→ **Exercise objective**: Among the entries, find each line that includes the string "scientific" and list it.

→ **Dataset entries**:

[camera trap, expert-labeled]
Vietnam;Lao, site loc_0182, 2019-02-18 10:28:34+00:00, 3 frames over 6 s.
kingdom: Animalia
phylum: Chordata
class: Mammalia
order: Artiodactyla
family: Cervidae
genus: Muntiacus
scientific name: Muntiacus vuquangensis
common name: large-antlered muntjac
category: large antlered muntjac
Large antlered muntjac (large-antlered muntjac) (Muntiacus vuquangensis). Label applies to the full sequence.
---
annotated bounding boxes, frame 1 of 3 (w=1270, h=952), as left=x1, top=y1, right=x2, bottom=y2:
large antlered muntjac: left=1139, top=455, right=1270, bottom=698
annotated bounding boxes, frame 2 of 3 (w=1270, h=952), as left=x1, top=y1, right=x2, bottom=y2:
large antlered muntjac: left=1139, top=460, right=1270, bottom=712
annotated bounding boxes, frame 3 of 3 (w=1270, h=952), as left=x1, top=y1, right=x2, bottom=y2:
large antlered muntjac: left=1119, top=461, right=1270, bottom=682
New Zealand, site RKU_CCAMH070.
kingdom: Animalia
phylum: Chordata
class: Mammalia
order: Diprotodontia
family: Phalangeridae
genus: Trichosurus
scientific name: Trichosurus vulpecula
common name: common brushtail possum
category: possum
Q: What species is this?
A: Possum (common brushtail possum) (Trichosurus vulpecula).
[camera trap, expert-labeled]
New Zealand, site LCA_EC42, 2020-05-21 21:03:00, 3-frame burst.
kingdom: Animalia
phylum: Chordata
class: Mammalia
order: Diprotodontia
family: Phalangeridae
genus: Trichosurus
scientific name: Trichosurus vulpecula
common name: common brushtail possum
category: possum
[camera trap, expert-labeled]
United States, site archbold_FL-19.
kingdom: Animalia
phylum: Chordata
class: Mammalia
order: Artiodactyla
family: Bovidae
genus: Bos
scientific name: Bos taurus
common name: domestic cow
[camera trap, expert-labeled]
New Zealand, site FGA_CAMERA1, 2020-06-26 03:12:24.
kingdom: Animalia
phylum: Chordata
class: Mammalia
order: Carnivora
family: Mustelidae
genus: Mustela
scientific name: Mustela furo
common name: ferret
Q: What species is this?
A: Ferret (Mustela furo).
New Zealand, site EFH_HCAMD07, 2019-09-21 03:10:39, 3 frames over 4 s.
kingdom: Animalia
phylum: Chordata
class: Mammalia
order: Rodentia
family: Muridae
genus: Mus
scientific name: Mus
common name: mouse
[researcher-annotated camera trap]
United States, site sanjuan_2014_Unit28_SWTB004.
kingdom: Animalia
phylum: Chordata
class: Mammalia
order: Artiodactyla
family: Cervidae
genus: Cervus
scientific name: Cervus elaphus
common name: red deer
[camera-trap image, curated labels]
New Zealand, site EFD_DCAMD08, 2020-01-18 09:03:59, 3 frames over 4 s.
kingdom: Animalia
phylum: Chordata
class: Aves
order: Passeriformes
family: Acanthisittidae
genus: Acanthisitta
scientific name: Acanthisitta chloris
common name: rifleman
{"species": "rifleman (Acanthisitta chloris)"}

→ **Result of this task**:
scientific name: Muntiacus vuquangensis
scientific name: Trichosurus vulpecula
scientific name: Trichosurus vulpecula
scientific name: Bos taurus
scientific name: Mustela furo
scientific name: Mus
scientific name: Cervus elaphus
scientific name: Acanthisitta chloris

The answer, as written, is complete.